Boucher is a Republican who represents the 26th District towns of New Canaan, Redding, Ridgefield, Weston, Westport and Wilton in the State Senate.
“This drop in initial jobless applications was a sign that the rest of the nation is enjoying an improved outlook for the job market and robust consumer spending for 2014. According to Omair Sharif, an economist at RBS Securities Inc. in Stamford, 'Consumers are feeling a bit more buoyant heading into the new year.’
“Unfortunately, Connecticut residents do not share this buoyant feeling. The state’s economy remains mired in the worst recession since the 1930s, without the same signs of economic recovery emerging in other parts of the nation. Although Connecticut’s unemployment rate has fallen from 7.9 percent to 7.6 percent, it owes this reduction to a shrinking workforce, not to a recovering job market.
“The University of Connecticut Center of Economic Analysis quarterly economic outlook of December 2013 reported that, ‘If participation in the workforce were still at the same level as it was in the 2nd quarter of 2010, the unemployment rate would be 10.7 percent. Nearly 65,000 working-age adults in Connecticut stopped looking for employment during the last three years.’

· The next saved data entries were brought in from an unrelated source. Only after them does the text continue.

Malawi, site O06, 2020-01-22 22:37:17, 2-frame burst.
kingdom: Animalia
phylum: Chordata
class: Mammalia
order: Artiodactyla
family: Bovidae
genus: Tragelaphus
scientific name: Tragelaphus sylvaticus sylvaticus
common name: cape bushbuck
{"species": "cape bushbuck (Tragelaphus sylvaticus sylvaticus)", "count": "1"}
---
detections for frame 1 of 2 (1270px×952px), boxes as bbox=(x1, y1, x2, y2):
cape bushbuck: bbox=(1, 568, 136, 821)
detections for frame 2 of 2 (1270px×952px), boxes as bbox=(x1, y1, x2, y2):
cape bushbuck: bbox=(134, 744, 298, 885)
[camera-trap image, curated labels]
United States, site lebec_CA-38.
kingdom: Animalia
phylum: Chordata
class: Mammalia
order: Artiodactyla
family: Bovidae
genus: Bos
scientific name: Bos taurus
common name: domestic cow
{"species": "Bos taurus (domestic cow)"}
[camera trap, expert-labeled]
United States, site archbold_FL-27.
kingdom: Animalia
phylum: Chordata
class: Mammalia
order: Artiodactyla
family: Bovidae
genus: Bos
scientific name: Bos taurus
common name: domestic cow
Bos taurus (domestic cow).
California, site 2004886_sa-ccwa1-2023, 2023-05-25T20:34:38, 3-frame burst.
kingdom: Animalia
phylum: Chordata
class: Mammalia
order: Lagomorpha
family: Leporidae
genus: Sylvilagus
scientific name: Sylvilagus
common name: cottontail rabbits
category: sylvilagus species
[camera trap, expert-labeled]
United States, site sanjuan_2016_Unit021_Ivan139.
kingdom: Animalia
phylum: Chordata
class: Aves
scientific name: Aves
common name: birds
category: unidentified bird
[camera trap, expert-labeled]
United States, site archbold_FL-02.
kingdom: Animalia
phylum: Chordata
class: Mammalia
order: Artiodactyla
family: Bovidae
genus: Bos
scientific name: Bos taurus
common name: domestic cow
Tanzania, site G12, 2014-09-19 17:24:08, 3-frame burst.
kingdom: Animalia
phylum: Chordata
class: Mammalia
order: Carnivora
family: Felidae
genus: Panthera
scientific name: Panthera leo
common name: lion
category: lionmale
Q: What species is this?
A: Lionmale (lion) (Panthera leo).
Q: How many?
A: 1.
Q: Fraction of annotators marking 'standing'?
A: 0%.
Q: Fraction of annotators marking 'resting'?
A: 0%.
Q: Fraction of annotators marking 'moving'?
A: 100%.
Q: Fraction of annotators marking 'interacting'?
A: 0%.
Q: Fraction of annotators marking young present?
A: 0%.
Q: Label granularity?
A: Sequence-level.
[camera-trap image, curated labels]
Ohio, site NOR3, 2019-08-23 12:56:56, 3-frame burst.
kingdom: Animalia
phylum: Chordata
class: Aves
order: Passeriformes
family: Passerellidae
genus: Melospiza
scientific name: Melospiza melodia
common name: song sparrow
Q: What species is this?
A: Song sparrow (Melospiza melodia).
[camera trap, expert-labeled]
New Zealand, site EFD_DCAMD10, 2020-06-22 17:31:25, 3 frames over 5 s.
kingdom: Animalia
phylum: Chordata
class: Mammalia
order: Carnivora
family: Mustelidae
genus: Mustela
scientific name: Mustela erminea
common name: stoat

“Connecticut Business and Industry Association (CBIA) executives suggest that Connecticut needs to remove, rather than strengthen the barriers to economic competitiveness. They list reforming our tax system to encourage wealth creation and reining in spending as the right approaches to reviving Connecticut’s lackluster job market.
“CBIA states, ‘the threat of increased taxes and unfunded liabilities down the road is the biggest drag on their [businesses] to make investment in this state.’ This is not the news you want to hear. If the state’s long term economic outlook and quality of the job market is to improve, the administration will have to stop adding government regulations and taxes so business can rebound and hire workers.
“There must also be a sustained and committed effort to stop spending. Residents should be able to keep more money in their pockets and once again feel confident about living in Connecticut. Right now, that is not happening.”